=== Extracted data ===

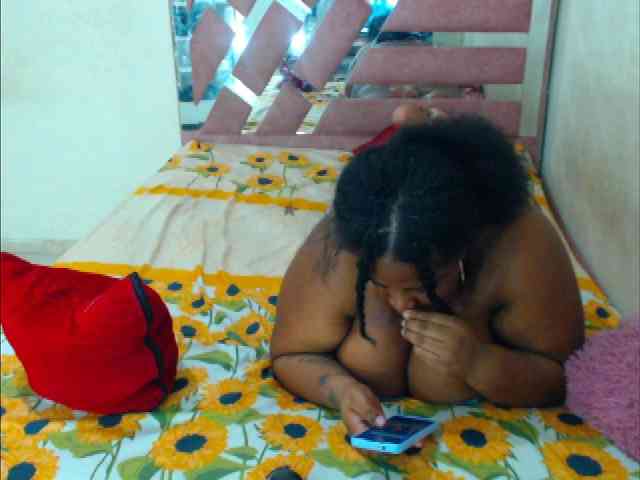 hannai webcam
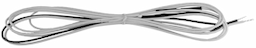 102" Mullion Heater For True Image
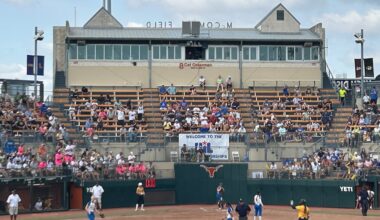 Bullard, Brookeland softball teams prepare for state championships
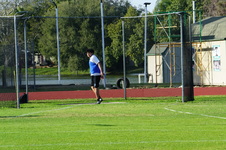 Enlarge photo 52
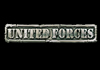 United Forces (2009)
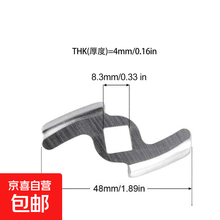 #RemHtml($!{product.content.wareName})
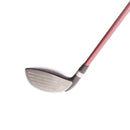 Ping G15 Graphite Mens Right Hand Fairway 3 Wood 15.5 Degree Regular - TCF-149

===

Task instructions
Switch "softball" to "baseball" and write out all the records again with nothing else changed. Give the text lines only, without the pictures.

Result
 hannai webcam
 102" Mullion Heater For True Image
 Bullard, Brookeland baseball teams prepare for state championships
 Enlarge photo 52
 United Forces (2009)
 #RemHtml($!{product.content.wareName})
 Ping G15 Graphite Mens Right Hand Fairway 3 Wood 15.5 Degree Regular - TCF-149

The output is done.